Se protesta contra la desigualdad, la corrupción, el cambio climático, la falta de libertad política, la inoperancia del sistema económico, la injusticia de las leyes, la ineficacia gubernamental, el fraude electoral, la inacción policial o la acción policial extrema.

Frente a este archipiélago de adversidades cabría preguntarnos si hay en estas protestas elementos en común.

La respuesta es un claro sí. Ninguna de estas protestas tiene líderes visibles. Antes, los principios de un movimiento social se establecían en reuniones de las que emanaban proclamas firmadas por los dirigentes.

Hoy, la comunicación entre los rebeldes de Hong Kong, los chalecos amarillos de Francia, el “tsunami democrático” de Cataluña o la rebelión social chilena se hace a través de las redes sociales. La ubicuidad de estas permite que los mensajes, consignas y estrategias, así como la movilidad de los rebeldes y la localización precisa de la presencia policiaca fluyan rápidamente. La ocupación del aeropuerto de Barcelona, por ejemplo, fue una táctica que los catalanes independentistas le copiaron a los manifestantes de Hong Kong.

En defensa del derecho a manifestarse en la calle habría que argumentar que la inmensa mayoría de la gente participa en las protestas de manera pacífica y ejerciendo un derecho ciudadano indiscutible. Pero también es cierto que hay anarquistas que aprovechan la legitimidad de la protesta para cometer actos vandálicos inexcusables y que en muchos casos, la reacción de las autoridades es extrema e injustificable.

Por otro lado, es obvio que cada una de estas revueltas tiene diferencias específicas. En Hong Kong, una controvertida y confusamente redactada ley de extradición a China detonó el problema que pronto se convirtió en una batalla por preservar su autonomía semidemocrática. Hoy la frase del actor Bruce Lee, “no adoptes una forma, sé como el agua”, fija la táctica de lucha.

## Datos mostrados
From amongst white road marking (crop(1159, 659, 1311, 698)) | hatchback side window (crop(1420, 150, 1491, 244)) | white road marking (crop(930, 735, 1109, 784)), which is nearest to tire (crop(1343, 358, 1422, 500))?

## Tarea por realizar
Según el texto sobre las protestas sociales, ¿qué táctica copiaron los independentistas catalanes a los manifestantes de Hong Kong? El listado no guarda relación alguna con lo que aquí se solicita.

## Respuesta completa
La ocupación del aeropuerto de Barcelona.